§ **PROBLEM DETAILS**: Write the entries out again. Every character must match.

§ **EXCERPTED DATA**:
::::::::::
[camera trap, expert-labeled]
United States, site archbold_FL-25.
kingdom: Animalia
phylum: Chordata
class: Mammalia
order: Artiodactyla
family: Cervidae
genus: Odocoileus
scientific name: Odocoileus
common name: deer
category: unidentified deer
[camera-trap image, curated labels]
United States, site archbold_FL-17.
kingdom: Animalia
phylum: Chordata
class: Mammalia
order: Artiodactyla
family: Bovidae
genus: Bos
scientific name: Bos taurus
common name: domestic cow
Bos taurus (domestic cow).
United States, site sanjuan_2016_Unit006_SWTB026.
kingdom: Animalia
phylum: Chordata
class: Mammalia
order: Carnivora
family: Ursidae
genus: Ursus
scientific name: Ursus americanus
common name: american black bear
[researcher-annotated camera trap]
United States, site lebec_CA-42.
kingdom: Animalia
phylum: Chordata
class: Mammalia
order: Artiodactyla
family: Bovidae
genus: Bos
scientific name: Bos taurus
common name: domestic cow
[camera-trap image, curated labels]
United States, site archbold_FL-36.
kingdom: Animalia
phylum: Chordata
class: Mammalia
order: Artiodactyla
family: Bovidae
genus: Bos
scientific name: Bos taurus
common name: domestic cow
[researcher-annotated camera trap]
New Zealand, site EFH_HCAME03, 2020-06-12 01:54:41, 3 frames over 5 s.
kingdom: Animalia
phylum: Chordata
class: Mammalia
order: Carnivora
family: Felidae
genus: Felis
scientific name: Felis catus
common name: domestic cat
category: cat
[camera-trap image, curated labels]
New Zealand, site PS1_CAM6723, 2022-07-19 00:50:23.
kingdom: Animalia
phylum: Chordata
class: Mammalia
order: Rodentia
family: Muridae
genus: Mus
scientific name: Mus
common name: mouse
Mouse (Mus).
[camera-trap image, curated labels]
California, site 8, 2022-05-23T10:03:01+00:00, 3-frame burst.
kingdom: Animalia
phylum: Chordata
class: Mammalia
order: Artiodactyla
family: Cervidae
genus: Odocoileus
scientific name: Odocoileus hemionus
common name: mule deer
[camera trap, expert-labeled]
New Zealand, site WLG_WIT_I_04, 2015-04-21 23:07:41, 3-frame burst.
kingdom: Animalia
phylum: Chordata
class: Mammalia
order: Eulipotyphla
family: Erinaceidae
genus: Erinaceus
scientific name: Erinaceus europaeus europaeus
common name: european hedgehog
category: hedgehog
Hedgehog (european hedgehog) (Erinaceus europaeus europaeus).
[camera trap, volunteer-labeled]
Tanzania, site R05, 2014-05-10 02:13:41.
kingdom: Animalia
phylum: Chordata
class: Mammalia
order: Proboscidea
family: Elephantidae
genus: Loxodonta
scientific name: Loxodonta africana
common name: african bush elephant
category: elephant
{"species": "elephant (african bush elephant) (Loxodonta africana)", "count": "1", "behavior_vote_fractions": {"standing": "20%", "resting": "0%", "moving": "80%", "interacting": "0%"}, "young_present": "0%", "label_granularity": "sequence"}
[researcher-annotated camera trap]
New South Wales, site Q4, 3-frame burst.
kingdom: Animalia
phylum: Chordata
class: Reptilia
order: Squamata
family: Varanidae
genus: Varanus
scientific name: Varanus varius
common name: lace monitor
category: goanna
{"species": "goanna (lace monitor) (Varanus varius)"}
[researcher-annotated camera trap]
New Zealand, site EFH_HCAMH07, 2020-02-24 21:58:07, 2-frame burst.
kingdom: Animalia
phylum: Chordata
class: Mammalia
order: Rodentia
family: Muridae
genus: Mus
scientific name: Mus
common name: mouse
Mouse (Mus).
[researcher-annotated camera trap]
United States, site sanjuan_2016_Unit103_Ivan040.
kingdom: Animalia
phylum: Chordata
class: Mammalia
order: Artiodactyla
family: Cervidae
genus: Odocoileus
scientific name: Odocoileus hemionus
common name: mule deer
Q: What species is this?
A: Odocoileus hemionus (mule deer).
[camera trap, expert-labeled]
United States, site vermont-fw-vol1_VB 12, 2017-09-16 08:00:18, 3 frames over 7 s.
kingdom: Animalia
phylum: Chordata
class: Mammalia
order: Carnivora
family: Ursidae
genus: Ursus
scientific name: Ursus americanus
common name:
::::::::::
§ **WRITTEN SOLUTION**:
[camera trap, expert-labeled]
United States, site archbold_FL-25.
kingdom: Animalia
phylum: Chordata
class: Mammalia
order: Artiodactyla
family: Cervidae
genus: Odocoileus
scientific name: Odocoileus
common name: deer
category: unidentified deer
[camera-trap image, curated labels]
United States, site archbold_FL-17.
kingdom: Animalia
phylum: Chordata
class: Mammalia
order: Artiodactyla
family: Bovidae
genus: Bos
scientific name: Bos taurus
common name: domestic cow
Bos taurus (domestic cow).
United States, site sanjuan_2016_Unit006_SWTB026.
kingdom: Animalia
phylum: Chordata
class: Mammalia
order: Carnivora
family: Ursidae
genus: Ursus
scientific name: Ursus americanus
common name: american black bear
[researcher-annotated camera trap]
United States, site lebec_CA-42.
kingdom: Animalia
phylum: Chordata
class: Mammalia
order: Artiodactyla
family: Bovidae
genus: Bos
scientific name: Bos taurus
common name: domestic cow
[camera-trap image, curated labels]
United States, site archbold_FL-36.
kingdom: Animalia
phylum: Chordata
class: Mammalia
order: Artiodactyla
family: Bovidae
genus: Bos
scientific name: Bos taurus
common name: domestic cow
[researcher-annotated camera trap]
New Zealand, site EFH_HCAME03, 2020-06-12 01:54:41, 3 frames over 5 s.
kingdom: Animalia
phylum: Chordata
class: Mammalia
order: Carnivora
family: Felidae
genus: Felis
scientific name: Felis catus
common name: domestic cat
category: cat
[camera-trap image, curated labels]
New Zealand, site PS1_CAM6723, 2022-07-19 00:50:23.
kingdom: Animalia
phylum: Chordata
class: Mammalia
order: Rodentia
family: Muridae
genus: Mus
scientific name: Mus
common name: mouse
Mouse (Mus).
[camera-trap image, curated labels]
California, site 8, 2022-05-23T10:03:01+00:00, 3-frame burst.
kingdom: Animalia
phylum: Chordata
class: Mammalia
order: Artiodactyla
family: Cervidae
genus: Odocoileus
scientific name: Odocoileus hemionus
common name: mule deer
[camera trap, expert-labeled]
New Zealand, site WLG_WIT_I_04, 2015-04-21 23:07:41, 3-frame burst.
kingdom: Animalia
phylum: Chordata
class: Mammalia
order: Eulipotyphla
family: Erinaceidae
genus: Erinaceus
scientific name: Erinaceus europaeus europaeus
common name: european hedgehog
category: hedgehog
Hedgehog (european hedgehog) (Erinaceus europaeus europaeus).
[camera trap, volunteer-labeled]
Tanzania, site R05, 2014-05-10 02:13:41.
kingdom: Animalia
phylum: Chordata
class: Mammalia
order: Proboscidea
family: Elephantidae
genus: Loxodonta
scientific name: Loxodonta africana
common name: african bush elephant
category: elephant
{"species": "elephant (african bush elephant) (Loxodonta africana)", "count": "1", "behavior_vote_fractions": {"standing": "20%", "resting": "0%", "moving": "80%", "interacting": "0%"}, "young_present": "0%", "label_granularity": "sequence"}
[researcher-annotated camera trap]
New South Wales, site Q4, 3-frame burst.
kingdom: Animalia
phylum: Chordata
class: Reptilia
order: Squamata
family: Varanidae
genus: Varanus
scientific name: Varanus varius
common name: lace monitor
category: goanna
{"species": "goanna (lace monitor) (Varanus varius)"}
[researcher-annotated camera trap]
New Zealand, site EFH_HCAMH07, 2020-02-24 21:58:07, 2-frame burst.
kingdom: Animalia
phylum: Chordata
class: Mammalia
order: Rodentia
family: Muridae
genus: Mus
scientific name: Mus
common name: mouse
Mouse (Mus).
[researcher-annotated camera trap]
United States, site sanjuan_2016_Unit103_Ivan040.
kingdom: Animalia
phylum: Chordata
class: Mammalia
order: Artiodactyla
family: Cervidae
genus: Odocoileus
scientific name: Odocoileus hemionus
common name: mule deer
Q: What species is this?
A: Odocoileus hemionus (mule deer).
[camera trap, expert-labeled]
United States, site vermont-fw-vol1_VB 12, 2017-09-16 08:00:18, 3 frames over 7 s.
kingdom: Animalia
phylum: Chordata
class: Mammalia
order: Carnivora
family: Ursidae
genus: Ursus
scientific name: Ursus americanus
common name:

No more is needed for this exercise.